Text provided →
Sorting & Searching
Order Statistics & Selection
Finding the k-th smallest element doesn't require sorting the whole array — quickselect answers it in expected O(n) by reusing quicksort's partition and discarding the half that can't contain the answer.
- Quickselect: partition like Quicksort, then recurse into only the side that contains the k-th index
- Expected O(n) — each partition eliminates a constant fraction of the remaining elements, giving a geometric series that sums to O(n), not O(n log n)

Listed records →
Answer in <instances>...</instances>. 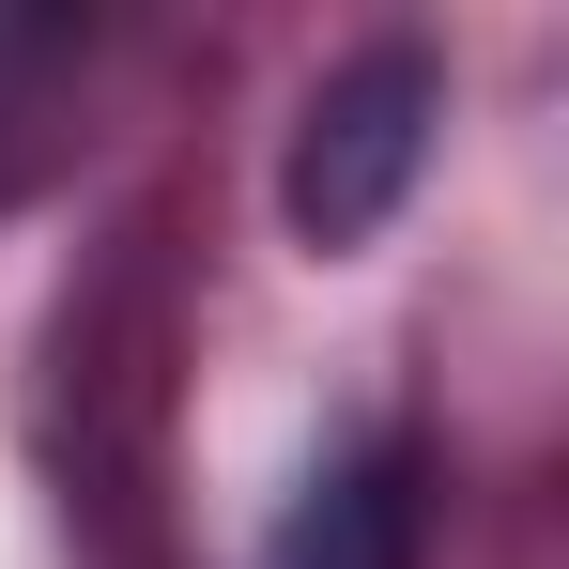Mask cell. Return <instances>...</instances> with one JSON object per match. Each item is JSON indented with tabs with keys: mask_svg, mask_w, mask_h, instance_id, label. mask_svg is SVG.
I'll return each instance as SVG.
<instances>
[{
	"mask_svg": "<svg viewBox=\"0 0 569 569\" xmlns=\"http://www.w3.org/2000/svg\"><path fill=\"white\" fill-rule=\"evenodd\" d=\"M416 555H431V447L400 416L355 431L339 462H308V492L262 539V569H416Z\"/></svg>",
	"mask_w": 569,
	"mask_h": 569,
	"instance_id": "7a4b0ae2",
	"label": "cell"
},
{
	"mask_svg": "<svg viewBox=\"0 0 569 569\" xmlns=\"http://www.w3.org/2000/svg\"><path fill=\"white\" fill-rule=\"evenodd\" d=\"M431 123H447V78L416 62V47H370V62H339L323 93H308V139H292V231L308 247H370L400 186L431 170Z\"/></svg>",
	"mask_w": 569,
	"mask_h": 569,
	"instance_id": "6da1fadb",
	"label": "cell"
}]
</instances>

---

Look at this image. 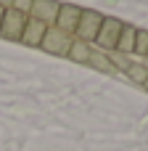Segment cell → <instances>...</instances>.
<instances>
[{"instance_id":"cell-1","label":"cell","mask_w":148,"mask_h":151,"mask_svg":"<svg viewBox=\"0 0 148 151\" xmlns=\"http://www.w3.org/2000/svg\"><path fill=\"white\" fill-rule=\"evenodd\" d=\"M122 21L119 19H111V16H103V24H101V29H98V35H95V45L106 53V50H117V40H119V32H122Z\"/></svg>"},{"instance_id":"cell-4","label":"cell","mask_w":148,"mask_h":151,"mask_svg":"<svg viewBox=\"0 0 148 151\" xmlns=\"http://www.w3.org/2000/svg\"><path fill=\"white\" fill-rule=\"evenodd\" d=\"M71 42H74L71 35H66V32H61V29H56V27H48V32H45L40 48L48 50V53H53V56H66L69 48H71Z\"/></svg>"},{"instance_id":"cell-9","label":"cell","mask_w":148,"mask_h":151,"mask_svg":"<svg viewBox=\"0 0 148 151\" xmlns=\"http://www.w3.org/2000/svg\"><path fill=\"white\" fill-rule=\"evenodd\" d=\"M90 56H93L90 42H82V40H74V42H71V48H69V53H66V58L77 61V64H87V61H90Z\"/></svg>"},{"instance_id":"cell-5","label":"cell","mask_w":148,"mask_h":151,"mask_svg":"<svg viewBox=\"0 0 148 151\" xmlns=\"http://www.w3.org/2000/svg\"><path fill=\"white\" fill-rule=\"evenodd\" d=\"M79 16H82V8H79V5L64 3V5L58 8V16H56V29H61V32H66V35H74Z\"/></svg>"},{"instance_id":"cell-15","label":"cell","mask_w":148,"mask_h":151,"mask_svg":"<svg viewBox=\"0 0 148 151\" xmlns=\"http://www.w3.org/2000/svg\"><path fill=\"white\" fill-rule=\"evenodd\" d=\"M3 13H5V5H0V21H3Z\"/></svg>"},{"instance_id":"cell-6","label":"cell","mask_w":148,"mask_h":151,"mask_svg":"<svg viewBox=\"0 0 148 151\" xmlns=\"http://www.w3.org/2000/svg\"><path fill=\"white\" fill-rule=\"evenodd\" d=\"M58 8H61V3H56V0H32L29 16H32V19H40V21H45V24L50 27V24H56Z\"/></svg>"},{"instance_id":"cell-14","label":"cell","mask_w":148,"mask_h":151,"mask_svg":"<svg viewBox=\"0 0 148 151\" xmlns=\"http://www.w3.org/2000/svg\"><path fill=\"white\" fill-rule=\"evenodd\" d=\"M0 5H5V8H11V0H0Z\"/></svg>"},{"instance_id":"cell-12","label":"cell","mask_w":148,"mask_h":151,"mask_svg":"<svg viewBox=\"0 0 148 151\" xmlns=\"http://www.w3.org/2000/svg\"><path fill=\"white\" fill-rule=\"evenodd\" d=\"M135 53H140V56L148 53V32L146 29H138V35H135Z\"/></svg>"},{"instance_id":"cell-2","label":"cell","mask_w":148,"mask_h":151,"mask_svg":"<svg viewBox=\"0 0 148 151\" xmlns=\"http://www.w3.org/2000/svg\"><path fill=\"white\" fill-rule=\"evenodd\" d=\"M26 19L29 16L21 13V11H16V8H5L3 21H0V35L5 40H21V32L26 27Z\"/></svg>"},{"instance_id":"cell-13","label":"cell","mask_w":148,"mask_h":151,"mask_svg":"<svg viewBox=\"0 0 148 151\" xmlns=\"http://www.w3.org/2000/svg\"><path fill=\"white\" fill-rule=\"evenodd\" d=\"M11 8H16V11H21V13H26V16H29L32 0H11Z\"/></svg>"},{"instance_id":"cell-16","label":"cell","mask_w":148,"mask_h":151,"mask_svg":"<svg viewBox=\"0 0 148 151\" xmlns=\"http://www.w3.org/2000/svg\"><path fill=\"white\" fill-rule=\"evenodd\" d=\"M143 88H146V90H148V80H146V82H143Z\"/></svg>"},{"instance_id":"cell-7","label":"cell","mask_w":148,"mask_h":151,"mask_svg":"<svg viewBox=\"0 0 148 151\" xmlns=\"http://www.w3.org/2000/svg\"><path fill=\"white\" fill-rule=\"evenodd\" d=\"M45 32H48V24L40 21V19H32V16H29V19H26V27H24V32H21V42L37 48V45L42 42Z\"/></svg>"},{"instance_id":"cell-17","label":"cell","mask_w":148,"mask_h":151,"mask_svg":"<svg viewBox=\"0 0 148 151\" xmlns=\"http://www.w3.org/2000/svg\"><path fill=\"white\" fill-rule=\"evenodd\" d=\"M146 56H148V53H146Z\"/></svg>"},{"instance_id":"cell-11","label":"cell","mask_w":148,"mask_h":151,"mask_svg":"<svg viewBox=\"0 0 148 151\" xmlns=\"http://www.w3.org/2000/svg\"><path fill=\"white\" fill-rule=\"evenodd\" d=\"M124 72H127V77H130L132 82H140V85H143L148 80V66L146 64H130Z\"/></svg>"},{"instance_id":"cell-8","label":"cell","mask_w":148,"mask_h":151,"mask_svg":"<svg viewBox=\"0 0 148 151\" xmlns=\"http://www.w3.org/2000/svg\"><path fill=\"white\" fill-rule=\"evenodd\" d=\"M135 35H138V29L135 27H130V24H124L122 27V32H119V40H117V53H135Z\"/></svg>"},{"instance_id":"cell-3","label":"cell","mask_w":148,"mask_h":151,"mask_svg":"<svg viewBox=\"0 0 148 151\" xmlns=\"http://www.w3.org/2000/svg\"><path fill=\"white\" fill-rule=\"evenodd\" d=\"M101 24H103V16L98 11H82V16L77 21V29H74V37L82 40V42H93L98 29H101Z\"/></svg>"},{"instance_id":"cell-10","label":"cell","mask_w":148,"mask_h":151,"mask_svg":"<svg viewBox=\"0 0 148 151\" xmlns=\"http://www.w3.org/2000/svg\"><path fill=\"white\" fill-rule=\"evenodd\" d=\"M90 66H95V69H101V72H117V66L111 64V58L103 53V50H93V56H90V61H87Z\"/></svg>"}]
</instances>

Objective → According to the order statistics text, which side does quickselect recurse into after partitioning?

Solution to this exercise → Only the side that contains the k-th index.